As I have explained, the SWIFT oversight function is not based on a comprehensive legal framework including powers to impose sanctions, but on “moral suasion”. The tool of “moral suasion” can only work properly if there is a close dialogue and mutual trust between the overseers and SWIFT. In this context, a strict confidentiality regime is of the essence. After all, the oversight role involves the sharing of very sensitive information, and the disclosure of this information may have severe consequences.
Although the ECB became aware of the subpoenas being imposed on SWIFT in June 2002, this information could neither be transmitted to third parties nor be made public.
Moreover, the ECB has no authority to supervise SWIFT with regard to compliance with data protection laws. The difficult questions arising in that regard must be addressed by the relevant data protection authorities, as data protection is a matter which falls outside the ECB’s competence.

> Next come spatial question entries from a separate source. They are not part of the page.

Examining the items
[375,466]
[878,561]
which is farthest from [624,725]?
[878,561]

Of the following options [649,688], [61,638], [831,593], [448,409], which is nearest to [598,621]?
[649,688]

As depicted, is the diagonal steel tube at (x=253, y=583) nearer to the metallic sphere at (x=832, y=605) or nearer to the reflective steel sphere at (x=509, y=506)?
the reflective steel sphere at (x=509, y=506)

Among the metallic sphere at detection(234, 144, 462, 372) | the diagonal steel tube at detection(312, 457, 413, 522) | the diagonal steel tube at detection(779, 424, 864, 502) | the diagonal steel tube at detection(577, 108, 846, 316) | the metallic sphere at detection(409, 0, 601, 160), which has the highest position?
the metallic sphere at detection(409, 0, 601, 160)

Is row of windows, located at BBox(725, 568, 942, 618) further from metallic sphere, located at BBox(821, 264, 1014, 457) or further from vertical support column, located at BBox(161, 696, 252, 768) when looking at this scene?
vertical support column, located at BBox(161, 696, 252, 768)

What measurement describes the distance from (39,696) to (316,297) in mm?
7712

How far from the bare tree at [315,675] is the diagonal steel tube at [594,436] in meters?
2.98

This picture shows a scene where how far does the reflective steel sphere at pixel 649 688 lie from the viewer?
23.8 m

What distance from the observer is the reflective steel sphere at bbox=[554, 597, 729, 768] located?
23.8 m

Let me now conclude my remarks with a brief summary of the main points I have made. First, the G10 central banks, including the ECB, perform the oversight of SWIFT under the leadership of the NBB. As such, our responsibilities are precisely to ensure that SWIFT has an appropriate framework in place to avoid systemic risks. In executing these responsibilities, the central banks – as overseers – rely not on a comprehensive legal framework, including powers to impose sanctions, but on “moral suasion”. Second, compliance with the US subpoenas fell outside the context of financial stability and thus outside the remit of our oversight role. Third, we did not give SWIFT any blessing in relation to its compliance with these subpoenas. In fact, we could not have given any such authorisation even if we had wanted to, as this fell outside our competence. Therefore, SWIFT remained solely responsible for its decisions. The conclusion that SWIFT’s compliance with the US subpoenas was and is beyond the remit of oversight by central banks remained unchallenged in the Belgian data protection authority’s report of 27 September 2006.